Upscale neighborhoods in California, New Jersey, Connecticut, and Massachusetts are getting set for another dip in home prices as the government plans to stop backing mortgages there by the end of the summer. For the past three years, federal programs have acted as a government housing entitlement by promising to reimburse private lenders in the event a home owner defaults and, in the process, have found themselves on the hook for loans going as high as $730,000. Obviously, this has kept the prices artificially high in these areas since private lenders wouldn’t have loaned money on them at all if Big Brother hadn’t promised to hover in the background and pick up the pieces.

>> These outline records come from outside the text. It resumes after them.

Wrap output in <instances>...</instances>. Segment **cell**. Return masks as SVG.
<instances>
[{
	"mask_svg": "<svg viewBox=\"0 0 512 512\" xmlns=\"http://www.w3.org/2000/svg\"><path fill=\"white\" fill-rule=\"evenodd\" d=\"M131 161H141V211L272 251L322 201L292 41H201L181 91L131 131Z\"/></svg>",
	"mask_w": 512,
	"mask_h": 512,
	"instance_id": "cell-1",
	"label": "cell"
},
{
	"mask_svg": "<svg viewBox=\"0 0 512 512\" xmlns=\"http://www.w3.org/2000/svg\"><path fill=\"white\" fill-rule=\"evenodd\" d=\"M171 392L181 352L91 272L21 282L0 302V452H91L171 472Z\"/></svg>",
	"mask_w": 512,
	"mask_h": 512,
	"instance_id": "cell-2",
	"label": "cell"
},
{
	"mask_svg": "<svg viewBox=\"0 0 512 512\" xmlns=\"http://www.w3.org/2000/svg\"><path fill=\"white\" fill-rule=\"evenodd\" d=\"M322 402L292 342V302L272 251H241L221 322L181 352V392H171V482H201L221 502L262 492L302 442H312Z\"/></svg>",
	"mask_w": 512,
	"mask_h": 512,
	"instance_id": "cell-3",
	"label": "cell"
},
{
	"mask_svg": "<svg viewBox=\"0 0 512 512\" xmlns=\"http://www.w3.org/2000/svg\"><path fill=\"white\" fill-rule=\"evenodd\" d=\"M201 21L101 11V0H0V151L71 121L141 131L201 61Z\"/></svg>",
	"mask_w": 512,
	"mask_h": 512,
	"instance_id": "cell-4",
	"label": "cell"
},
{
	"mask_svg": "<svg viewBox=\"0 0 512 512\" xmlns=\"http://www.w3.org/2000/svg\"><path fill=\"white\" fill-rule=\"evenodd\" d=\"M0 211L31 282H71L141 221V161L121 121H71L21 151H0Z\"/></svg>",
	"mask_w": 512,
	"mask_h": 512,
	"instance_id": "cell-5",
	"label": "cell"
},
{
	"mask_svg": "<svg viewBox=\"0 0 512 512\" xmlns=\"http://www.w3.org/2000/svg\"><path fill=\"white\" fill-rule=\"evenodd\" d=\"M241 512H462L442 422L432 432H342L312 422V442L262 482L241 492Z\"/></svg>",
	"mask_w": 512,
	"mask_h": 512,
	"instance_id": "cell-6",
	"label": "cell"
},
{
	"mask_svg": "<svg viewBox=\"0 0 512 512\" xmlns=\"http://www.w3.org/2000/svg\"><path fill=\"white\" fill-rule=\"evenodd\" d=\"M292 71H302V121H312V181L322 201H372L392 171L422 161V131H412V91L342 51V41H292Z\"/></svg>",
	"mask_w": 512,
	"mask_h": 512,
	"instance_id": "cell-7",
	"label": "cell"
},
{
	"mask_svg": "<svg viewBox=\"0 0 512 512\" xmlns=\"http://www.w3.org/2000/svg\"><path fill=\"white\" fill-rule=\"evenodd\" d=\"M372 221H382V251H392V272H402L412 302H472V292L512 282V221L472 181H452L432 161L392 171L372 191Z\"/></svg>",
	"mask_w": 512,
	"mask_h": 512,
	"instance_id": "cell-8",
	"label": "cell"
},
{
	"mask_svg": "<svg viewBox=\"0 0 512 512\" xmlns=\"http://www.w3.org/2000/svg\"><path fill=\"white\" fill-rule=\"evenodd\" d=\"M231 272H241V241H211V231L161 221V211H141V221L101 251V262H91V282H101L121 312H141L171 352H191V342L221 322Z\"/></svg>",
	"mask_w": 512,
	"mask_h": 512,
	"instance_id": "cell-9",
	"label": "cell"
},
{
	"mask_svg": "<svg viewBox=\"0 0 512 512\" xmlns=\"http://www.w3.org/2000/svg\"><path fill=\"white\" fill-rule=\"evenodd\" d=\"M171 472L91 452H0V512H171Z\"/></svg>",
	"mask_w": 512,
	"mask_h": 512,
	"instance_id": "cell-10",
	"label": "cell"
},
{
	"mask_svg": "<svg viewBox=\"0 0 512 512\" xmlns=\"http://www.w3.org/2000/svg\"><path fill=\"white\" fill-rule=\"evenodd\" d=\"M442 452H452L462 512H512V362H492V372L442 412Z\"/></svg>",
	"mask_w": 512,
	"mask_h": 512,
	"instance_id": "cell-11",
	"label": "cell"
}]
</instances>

But in a strangely common sense joining of forces, both Republicans and Democrats have decided that the American taxpayer should no longer be on the hook for loans in swanky digs and high-priced neighborhoods. By some time in August, the Obama administration plans to end government housing entitlement on these types of loans and test the waters with a new plan that turns the market back over to private lenders.
Get ready for a housing price crash say some experts like loan broker, Rick Del Pozzo: “We’re looking at more price drops, more foreclosures. This snowball that’s been rolling downhill is going to pick up some speed.”
In Monterey County, California, regulators are expected to drop the maximum amount for which they will guarantee loans to $438,000, a far cry from the near million dollar home prices residents are used to. As prices tumble, investors should keep an eye peeled for great income property deals which may or may not materialize – it all depends on the loan terms, which are likely to get much more stringent, beginning with higher down payment demands, perhaps as much as twenty percent.
The bottom line here is that some housing markets have a lot more pain to go through but we tip our hat to the politicians who, at least in this instance, are treating taxpayer dollars with a bit more respect by ending this nonsensical government housing entitlement.